§ Excerto selecionado
++++++

Algumas décadas depois, como vês as atividades de praxe que aconteciam no antigo Colégio dos Jesuítas?

Hélder Maurício (HM) Vejo fundamentalmente com enorme saudade, quer do ambiente académico como dos colegas, alguns que infelizmente já partiram. Era outra época, tudo era novidade e sentíamo-nos bem ao participar nas atividades. Em algumas atividades tentávamos uma envolvência da Sociedade, de modo a marcarmos a nossa presença na cidade. Aliás, muito do espírito era o de criar cá “a tradição” de que muito se ouvia muito falar de lá, de fora. Recordo-me de um dia ter perguntado a um elemento de uma tuna de Coimbra sobre a tradição académica em Coimbra, e ele me ter dito “que as tradições dos outros não importam, o importante é aquela que vocês vão criar”. No fundo sentíamo-nos bem por estarmos a criar uma tradição, a nossa tradição.

++++++

§ Registos guardados

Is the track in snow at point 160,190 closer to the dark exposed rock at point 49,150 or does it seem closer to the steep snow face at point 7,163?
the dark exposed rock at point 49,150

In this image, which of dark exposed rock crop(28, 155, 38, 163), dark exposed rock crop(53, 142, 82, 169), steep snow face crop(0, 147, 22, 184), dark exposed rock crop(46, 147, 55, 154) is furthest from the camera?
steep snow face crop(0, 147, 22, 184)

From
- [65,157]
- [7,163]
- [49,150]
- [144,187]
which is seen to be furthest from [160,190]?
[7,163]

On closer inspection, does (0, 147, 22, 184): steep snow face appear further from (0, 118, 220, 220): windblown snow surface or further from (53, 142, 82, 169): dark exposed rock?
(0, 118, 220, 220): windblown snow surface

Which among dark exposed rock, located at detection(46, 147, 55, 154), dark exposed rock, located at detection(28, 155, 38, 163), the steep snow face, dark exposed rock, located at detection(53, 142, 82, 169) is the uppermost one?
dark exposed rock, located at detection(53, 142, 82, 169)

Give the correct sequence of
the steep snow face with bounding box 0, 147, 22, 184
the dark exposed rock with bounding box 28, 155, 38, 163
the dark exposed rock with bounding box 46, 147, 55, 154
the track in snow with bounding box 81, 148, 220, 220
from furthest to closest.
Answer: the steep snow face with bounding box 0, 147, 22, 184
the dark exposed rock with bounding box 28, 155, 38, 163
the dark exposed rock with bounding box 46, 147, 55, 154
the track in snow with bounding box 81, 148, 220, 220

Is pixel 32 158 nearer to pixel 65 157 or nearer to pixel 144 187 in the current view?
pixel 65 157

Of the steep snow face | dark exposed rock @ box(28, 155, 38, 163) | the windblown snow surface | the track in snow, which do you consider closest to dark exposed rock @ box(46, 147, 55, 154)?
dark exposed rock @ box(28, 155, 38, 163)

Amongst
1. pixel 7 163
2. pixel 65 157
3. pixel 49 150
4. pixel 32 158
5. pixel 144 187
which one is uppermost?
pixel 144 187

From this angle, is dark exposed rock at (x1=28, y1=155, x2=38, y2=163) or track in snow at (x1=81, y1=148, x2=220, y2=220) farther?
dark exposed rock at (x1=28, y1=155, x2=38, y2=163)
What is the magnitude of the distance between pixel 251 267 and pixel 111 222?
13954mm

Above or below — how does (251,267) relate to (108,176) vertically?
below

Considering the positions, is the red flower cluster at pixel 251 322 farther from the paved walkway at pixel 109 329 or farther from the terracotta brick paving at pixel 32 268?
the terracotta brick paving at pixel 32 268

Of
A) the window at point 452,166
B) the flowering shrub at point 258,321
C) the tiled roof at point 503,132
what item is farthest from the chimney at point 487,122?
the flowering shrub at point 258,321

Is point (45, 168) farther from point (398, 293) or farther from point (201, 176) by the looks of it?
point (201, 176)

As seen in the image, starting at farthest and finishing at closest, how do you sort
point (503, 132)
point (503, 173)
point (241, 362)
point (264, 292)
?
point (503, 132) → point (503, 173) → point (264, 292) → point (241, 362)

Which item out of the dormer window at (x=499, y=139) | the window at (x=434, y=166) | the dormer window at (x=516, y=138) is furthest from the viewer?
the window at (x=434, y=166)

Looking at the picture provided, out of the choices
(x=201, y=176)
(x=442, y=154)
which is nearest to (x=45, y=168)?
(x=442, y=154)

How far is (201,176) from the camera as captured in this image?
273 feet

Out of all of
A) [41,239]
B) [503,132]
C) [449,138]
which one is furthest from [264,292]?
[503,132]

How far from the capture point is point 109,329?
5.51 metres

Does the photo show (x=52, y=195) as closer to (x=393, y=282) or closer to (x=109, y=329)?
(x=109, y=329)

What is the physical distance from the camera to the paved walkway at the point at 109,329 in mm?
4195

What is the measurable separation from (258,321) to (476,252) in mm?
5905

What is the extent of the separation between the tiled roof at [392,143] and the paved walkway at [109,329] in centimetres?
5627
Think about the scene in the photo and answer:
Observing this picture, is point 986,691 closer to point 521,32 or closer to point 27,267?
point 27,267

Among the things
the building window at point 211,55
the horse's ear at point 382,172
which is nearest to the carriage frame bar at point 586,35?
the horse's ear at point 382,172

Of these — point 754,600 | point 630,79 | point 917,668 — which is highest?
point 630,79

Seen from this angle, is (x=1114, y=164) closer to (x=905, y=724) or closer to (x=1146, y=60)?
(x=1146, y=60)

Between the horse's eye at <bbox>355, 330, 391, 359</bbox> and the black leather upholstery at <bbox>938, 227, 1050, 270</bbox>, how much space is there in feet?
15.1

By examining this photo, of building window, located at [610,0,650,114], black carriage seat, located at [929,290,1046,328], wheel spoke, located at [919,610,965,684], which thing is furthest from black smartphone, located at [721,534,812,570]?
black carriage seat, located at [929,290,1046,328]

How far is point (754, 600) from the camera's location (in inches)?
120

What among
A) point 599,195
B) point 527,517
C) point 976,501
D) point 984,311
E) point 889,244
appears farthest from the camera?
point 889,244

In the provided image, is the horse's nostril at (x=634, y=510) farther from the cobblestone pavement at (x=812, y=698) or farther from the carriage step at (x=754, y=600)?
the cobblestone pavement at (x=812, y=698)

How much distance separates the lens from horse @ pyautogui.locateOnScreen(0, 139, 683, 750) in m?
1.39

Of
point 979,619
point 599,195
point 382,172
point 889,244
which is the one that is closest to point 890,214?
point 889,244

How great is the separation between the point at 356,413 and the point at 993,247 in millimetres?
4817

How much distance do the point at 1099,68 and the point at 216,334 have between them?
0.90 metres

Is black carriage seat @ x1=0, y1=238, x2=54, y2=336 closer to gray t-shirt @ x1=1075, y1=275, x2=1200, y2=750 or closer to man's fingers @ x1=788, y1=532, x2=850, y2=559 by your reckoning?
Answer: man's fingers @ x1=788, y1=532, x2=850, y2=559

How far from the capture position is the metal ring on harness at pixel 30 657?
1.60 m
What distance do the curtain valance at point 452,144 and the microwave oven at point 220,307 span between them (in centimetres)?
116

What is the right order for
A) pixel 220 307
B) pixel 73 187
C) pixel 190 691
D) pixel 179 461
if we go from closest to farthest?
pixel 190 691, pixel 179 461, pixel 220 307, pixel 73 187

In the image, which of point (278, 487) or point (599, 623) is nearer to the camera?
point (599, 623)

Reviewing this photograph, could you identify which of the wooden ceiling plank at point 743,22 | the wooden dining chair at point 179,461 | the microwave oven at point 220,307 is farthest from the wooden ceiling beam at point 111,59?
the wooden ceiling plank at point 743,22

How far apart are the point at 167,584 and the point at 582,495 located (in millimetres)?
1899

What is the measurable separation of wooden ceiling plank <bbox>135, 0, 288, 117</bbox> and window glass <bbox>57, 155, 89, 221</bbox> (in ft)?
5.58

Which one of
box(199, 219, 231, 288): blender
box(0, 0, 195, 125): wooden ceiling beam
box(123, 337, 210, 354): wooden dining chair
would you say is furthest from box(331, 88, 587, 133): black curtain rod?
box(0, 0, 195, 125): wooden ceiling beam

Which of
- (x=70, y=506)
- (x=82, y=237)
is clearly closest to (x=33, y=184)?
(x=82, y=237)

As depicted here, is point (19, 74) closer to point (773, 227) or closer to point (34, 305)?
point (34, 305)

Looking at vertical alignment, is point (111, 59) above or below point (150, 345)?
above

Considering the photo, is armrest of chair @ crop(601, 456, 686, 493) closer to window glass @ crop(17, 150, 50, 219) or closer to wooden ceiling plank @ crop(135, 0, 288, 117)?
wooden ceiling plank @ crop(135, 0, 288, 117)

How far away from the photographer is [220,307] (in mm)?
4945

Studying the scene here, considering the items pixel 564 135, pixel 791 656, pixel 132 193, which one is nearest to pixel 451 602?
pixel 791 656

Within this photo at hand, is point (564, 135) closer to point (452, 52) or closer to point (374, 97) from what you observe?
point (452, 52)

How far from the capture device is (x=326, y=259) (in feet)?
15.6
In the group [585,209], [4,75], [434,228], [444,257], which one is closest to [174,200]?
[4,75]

++++++

§ Instruções da tarefa
No excerto selecionado, o que respondeu o elemento de uma tuna de Coimbra quando Hélder Maurício lhe perguntou sobre a tradição académica em Coimbra?

§ Resposta do exercício
Respondeu que as tradições dos outros não importam e que o importante é aquela que eles vão criar.